An den bevorstehenden Festtagen von Pessach werden die Kohanim, die Priester, wieder die Gemeinde segnen. Oft wird gefragt, warum dieser Segen von den Kohanim vorgenommen wird. Unterstreicht das Judentum nicht immer wieder das Streben nach einer direkten Beziehung zu G’tt, ohne die Mithilfe von Vermittlern?
In zahlreichen jüdischen Gemeinden war der Segensspruch der Priester Anstoß reger Diskussionen, nicht zuletzt auch deshalb, weil gemäß der Halacha auch jene Gemeindemitglieder andere »segnen« können, die kein traditionelles jüdisches Leben führen.

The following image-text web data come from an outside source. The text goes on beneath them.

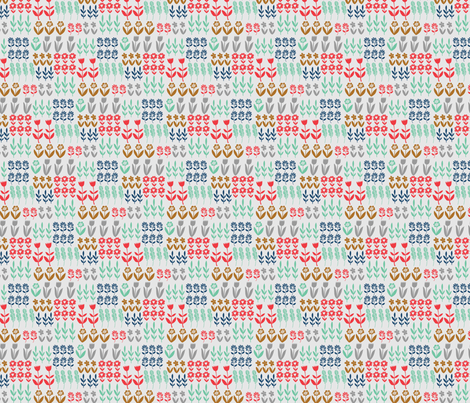 tulip garden fabric by bethan_janine on Spoonflower - custom fabric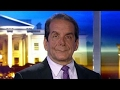 Download Krauthammer's take: Media focus on fake news in Trump trip Video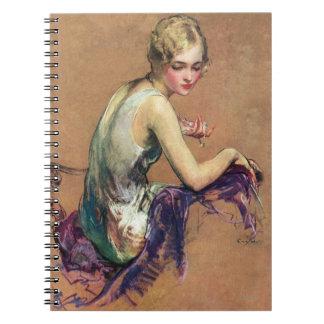 Retrato en colores pastel libro de apuntes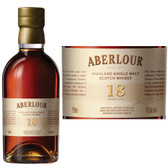 Aberlour 18 Year Old Highland Single Malt Scotch 750ML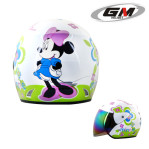 Helm GM Evolution Minnie Mouse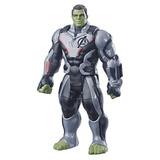 Avengers Th Dlx Movie Hulk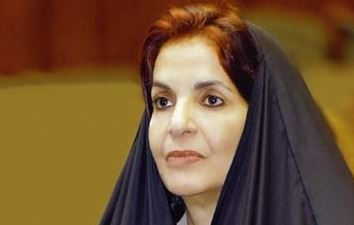 Princess Sabeeka opens garden show today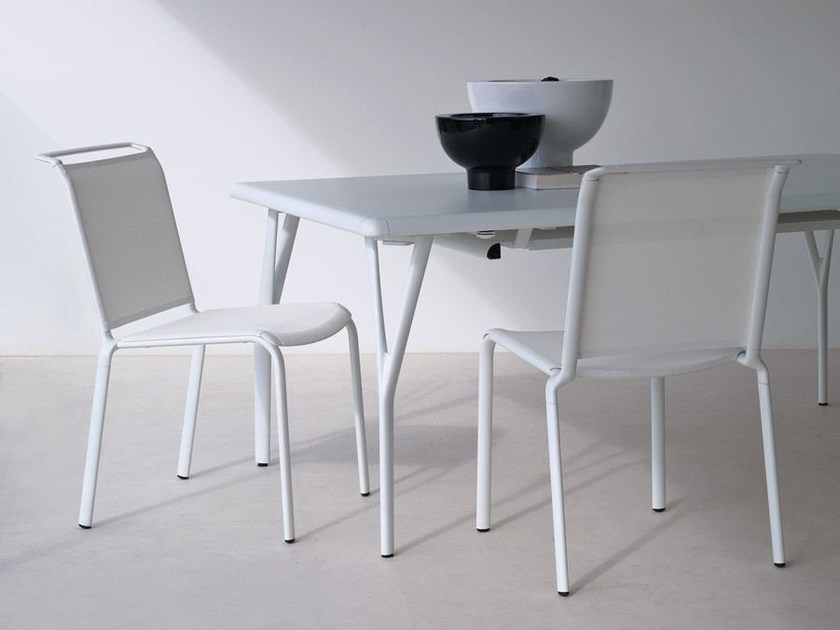 Aluminium garden chair ATLANTIS | Garden chair by Unopiù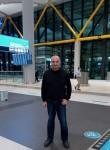 Gode, 43  , Batumi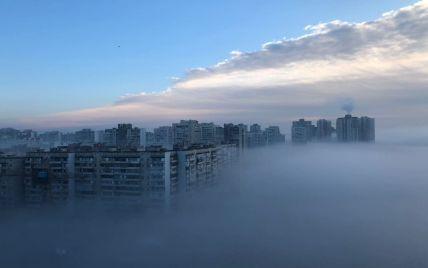 Резкое похолодание, дожди и туман: какой будет погода 20 сентября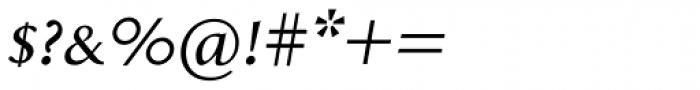 Aragon SC Italic Font OTHER CHARS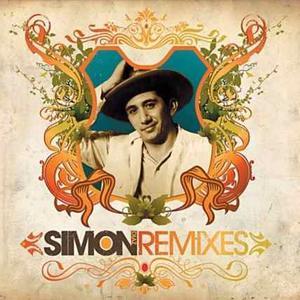 Simón Díaz - Simon Remixes (itunes)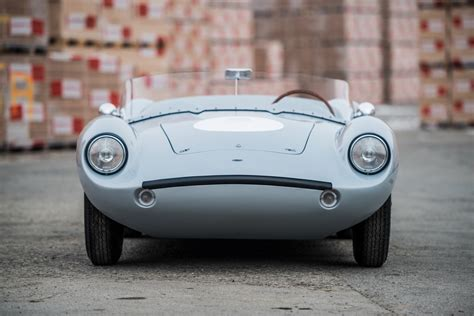 Devin D Porsche by Devin D Porsche Special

Durch eine Analyse des Priestersegens lässt sich die Funktion der Kohanim bei diesem Akt klären: »G’tt sprach zu Moses: Sprich zu Aharon und seinen Söhnen: So sollt ihr Israels Söhne segnen, ihnen sagen: Es segne dich G’tt und behüte dich. Es erleuchte G’tt dir dein Angesicht und sei dir gnädig. Es wende dir G’tt sein Antlitz zu – und gebe dir Frieden. Und sie legen meinen Namen auf die Söhne Israels, und ich segne sie« (4. Buch Moses 6, 22-27).

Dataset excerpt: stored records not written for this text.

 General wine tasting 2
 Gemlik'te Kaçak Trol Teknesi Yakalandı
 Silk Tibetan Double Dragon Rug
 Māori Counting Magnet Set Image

Vorbeter Der Text des Priestersegens ist festgelegt. Deshalb spricht der Vorbeter beim G’ttesdienst in der Synagoge den Priestern auch jedes Wort vor. Zudem lässt sich aus der Stelle verstehen, dass die Kohanim durch ihren Segen den Kindern Israels den Namen G’ttes verkünden und dass schließlich G’tt sie segnen wird – »und ich segne sie«.
Dies geht auch aus dem Segen selbst deutlich hervor: »Es segne dich G’tt. Es erleuchte G’tt dir dein Angesicht. Es wende G’tt dir sein Antlitz zu.« G’tt steht im Zentrum dieses Segens. Es ist sein Segen. Welche Aufgabe kommt dann aber dem Priester zu? Er soll dem Volk seine Abhängigkeit von G’ttes Segen verdeutlichen.

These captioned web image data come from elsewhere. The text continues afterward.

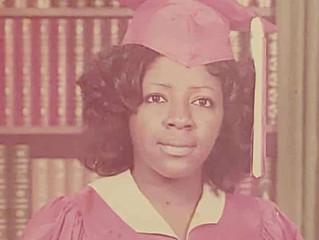Patricia E. Steele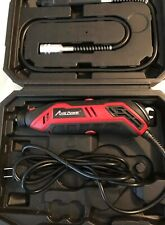 Avid Power Rotary Tool Kit w Flex Shaft, Accessories and Carrying Case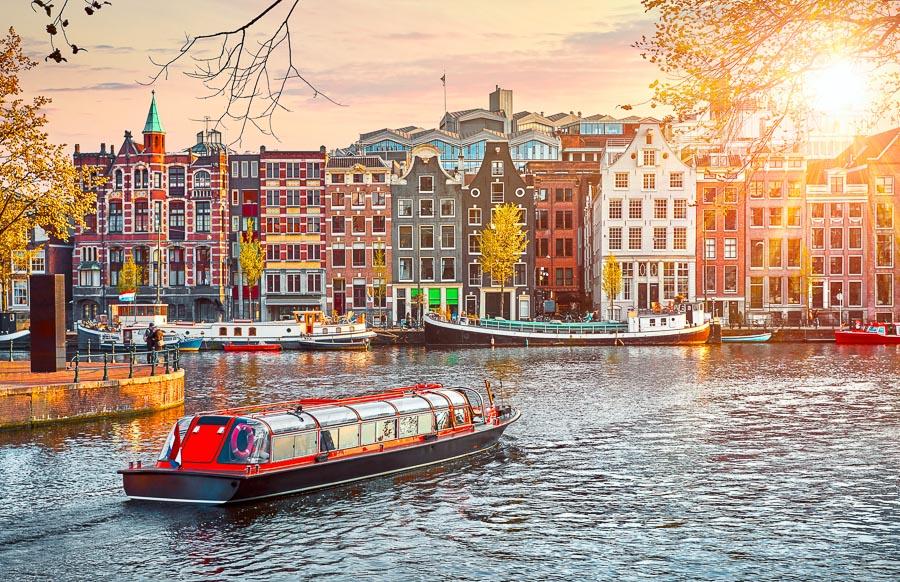 【荷蘭自由行】阿姆斯特丹旅遊行前準備須知、機票、交通、行程規劃攻略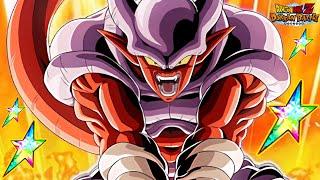 【ドッカンバトル】伝説降臨・LRスーパージャネンバBGM【Dragon Ball Z Dokkan Battle】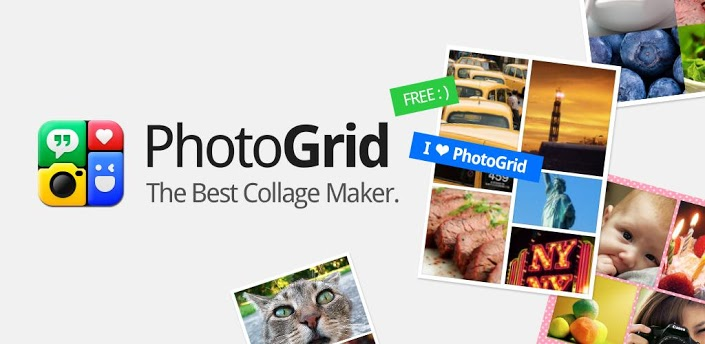 Android Apps Apk: Download Photo Grid – Collage Maker 4.41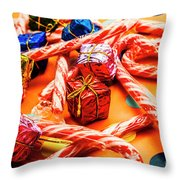 Christmas Holiday Background Throw Pillow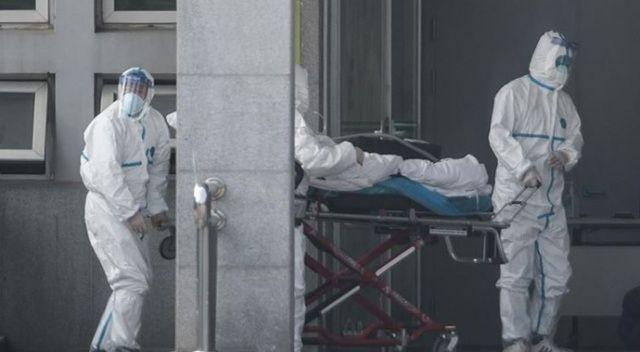 İran'da son 24 saatte 399 kişi Covid-19'dan hayatını kaybetti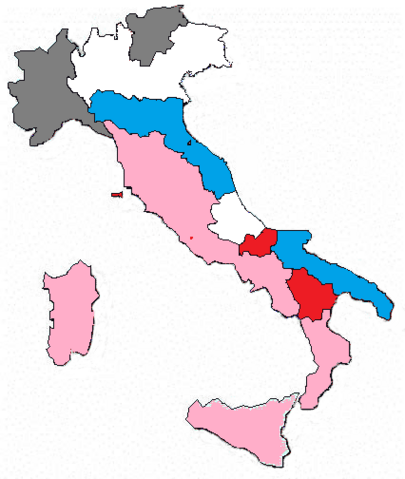 File:Italy MapGame.png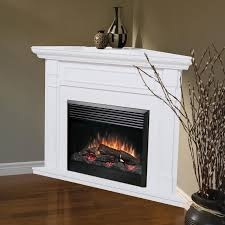 corner electric fireplace design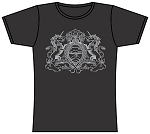 Puff Family Crest T-Shirt Womens's Heather Grey.  PUFF-530-GRY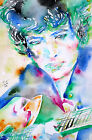 BOB DYLAN playing GUITAR .1-ORIGINAL watercolor PAINTING PORTRAIT! concert live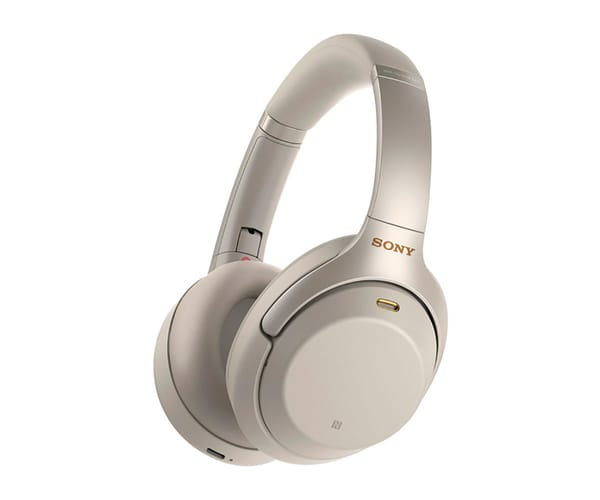 SONY WH-1000XM3S PLATA AURICULARES CON NOISE CANCELLING INALÁMBRICOS BLUETOOTH NFC ALTA CALIDAD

Die Priester hatten seit jeher eine bedeutende Rolle als Erzieher (»Des Priesters Lippen sollen die Lehre bewahren, und Tora soll man von seinem Munde erfahren.« Malachi 2,7) Und so ist es am Priester in seiner Funktion als Erzieher, das Volk zum Segen G’ttes zu erziehen.
Dieser Gedanke lässt sich noch besser verstehen, wenn wir jene Mischna hinzuziehen, die den Sieg Josuas über Amalek behandelt. Während des bedeutsamen Kampfes saß Moses mit erhobenen Händen seinem Volk gegenüber, und solange seine Hände erhoben waren, war Josua erfolgreich (2. Buch Moses 17,12).
Hände »Sind es die Hände Moses, die im Krieg über Sieg oder Niederlage bestimmen? Nein. Solange die Kinder Israels nach oben blicken und ihr Herz ihrem Vater im Himmel zuwenden, werden sie die Oberhand über ihre Feinde haben, tun sie dies nicht, so werden sie ihnen unterliegen.« (Rosch Haschana 3,8)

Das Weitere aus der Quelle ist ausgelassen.